(Stored items)
————————

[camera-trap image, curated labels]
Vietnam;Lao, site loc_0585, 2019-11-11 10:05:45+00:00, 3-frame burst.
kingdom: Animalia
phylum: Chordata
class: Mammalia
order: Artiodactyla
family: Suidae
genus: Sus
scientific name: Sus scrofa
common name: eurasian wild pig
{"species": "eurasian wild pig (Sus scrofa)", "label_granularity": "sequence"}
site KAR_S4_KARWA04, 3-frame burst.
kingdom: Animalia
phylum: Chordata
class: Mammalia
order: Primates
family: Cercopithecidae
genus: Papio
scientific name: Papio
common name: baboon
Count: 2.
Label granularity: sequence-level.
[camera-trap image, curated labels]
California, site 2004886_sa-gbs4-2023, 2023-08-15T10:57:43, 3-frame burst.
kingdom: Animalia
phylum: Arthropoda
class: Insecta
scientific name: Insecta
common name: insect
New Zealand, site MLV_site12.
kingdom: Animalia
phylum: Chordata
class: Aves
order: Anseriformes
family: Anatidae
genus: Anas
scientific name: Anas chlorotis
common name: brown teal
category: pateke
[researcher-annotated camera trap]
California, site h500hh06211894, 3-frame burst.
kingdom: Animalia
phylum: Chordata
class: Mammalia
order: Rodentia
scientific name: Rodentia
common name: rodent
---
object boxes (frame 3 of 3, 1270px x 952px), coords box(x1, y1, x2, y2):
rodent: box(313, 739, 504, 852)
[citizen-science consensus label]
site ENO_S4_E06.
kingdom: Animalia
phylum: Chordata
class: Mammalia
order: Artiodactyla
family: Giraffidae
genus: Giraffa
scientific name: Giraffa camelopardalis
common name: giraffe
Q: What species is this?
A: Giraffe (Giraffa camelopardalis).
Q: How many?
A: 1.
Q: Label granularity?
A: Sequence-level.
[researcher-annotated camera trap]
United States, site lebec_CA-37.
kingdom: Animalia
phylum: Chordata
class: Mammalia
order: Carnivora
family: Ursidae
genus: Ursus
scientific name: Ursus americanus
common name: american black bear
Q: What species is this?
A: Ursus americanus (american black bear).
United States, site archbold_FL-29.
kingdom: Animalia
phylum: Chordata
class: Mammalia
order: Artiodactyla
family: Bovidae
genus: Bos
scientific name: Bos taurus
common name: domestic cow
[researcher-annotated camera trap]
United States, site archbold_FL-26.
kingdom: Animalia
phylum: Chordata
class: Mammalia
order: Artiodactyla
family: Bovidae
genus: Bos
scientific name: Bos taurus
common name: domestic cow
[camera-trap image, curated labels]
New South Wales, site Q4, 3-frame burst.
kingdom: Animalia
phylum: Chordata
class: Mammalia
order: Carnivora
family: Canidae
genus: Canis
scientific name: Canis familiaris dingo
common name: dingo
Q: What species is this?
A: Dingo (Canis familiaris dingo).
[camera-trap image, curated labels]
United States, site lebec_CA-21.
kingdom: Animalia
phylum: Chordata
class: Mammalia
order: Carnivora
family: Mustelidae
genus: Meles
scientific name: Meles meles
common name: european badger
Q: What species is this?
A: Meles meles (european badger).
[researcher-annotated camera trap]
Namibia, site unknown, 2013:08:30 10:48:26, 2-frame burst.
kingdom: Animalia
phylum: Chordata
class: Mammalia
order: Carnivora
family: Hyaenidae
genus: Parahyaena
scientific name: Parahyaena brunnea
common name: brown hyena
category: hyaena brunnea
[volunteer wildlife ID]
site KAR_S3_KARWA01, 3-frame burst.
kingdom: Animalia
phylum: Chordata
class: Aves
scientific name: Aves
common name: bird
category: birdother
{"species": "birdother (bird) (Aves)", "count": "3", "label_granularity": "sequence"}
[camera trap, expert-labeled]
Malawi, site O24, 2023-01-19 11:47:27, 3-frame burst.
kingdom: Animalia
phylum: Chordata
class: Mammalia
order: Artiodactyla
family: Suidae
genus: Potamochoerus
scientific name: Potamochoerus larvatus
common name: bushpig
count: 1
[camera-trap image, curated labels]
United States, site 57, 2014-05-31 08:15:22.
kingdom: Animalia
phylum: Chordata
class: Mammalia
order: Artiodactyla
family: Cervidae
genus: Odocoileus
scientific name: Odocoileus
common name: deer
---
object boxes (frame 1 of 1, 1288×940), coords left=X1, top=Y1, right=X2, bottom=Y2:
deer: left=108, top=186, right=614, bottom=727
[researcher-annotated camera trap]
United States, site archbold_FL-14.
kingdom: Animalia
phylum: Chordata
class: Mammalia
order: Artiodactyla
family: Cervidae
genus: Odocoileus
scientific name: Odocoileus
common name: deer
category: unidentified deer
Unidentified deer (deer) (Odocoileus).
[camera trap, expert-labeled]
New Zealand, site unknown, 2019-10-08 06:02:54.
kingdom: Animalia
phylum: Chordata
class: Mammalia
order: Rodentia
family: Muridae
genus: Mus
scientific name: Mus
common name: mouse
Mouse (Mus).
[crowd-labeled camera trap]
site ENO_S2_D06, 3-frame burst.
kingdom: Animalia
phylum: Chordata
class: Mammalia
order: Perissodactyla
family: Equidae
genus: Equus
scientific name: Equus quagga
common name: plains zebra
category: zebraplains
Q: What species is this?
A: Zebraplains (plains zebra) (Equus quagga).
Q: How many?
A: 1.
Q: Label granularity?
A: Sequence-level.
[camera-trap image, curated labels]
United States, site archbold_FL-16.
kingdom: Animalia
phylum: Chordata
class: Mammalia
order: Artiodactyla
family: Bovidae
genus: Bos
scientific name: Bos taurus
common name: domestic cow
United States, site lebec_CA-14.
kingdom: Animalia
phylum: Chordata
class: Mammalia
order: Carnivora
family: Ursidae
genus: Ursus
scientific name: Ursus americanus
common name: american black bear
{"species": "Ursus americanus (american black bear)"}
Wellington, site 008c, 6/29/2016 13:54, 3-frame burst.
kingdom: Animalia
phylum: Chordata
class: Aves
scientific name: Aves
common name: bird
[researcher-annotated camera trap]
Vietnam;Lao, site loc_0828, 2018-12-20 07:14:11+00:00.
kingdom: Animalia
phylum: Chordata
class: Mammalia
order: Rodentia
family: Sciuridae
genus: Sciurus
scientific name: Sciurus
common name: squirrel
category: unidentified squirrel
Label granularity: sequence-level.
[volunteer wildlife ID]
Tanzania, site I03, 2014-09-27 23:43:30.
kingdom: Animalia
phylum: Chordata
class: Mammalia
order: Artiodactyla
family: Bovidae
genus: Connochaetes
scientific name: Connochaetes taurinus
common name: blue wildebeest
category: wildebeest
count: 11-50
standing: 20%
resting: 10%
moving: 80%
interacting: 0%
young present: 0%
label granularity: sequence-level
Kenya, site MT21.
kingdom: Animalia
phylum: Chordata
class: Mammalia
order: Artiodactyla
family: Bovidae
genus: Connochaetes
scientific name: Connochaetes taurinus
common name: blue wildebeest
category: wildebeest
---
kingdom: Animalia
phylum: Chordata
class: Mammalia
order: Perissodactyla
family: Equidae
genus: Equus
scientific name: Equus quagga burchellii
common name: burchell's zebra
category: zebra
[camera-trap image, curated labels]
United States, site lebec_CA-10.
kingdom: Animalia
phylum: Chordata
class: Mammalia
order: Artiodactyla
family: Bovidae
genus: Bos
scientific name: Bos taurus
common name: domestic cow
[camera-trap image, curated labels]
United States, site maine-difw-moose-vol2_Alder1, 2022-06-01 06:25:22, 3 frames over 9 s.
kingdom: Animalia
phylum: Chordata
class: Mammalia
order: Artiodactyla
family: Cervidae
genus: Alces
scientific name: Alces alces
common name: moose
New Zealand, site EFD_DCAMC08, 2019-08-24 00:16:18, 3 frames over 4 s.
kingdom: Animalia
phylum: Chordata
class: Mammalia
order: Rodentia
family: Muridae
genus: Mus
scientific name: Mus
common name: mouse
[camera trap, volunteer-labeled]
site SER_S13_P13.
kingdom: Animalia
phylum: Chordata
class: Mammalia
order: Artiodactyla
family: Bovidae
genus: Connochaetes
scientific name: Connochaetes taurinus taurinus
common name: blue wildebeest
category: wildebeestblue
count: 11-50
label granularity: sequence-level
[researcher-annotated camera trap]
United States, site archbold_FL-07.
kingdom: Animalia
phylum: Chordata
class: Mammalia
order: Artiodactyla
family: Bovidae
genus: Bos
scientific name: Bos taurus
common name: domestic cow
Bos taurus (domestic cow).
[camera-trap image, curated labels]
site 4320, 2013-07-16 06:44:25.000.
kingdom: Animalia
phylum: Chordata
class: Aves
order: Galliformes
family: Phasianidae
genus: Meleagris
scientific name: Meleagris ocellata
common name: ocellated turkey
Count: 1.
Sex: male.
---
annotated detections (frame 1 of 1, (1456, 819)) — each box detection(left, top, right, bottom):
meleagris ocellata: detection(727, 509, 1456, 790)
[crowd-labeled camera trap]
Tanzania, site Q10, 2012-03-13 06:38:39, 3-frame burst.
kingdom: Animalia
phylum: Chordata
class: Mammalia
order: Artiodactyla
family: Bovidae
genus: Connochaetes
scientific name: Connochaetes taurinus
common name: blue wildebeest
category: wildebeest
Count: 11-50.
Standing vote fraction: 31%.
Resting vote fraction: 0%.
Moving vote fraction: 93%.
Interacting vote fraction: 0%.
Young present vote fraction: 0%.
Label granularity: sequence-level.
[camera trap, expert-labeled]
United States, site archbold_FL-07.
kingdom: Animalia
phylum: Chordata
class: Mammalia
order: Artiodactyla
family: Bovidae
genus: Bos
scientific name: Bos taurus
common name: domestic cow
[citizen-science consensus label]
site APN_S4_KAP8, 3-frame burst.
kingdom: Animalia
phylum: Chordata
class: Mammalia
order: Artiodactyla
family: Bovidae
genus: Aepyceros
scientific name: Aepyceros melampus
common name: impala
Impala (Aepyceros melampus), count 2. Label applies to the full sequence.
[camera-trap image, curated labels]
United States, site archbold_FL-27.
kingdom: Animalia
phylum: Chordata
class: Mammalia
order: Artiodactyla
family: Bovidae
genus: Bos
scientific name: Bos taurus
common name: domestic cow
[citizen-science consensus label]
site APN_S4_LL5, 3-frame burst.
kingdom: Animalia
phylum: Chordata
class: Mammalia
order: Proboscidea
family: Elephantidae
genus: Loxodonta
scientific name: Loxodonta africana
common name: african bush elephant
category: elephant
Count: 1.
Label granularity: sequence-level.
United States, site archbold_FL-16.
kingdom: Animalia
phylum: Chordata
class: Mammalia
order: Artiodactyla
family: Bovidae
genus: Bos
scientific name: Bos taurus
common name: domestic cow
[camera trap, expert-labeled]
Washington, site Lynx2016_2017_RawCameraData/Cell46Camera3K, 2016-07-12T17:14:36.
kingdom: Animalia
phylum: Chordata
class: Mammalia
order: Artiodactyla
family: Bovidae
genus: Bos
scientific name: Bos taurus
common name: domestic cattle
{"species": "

————————

• _Work instructions_
Please state how many lines of the records hold the word "present", and write nothing but that number.

• _Response box_
2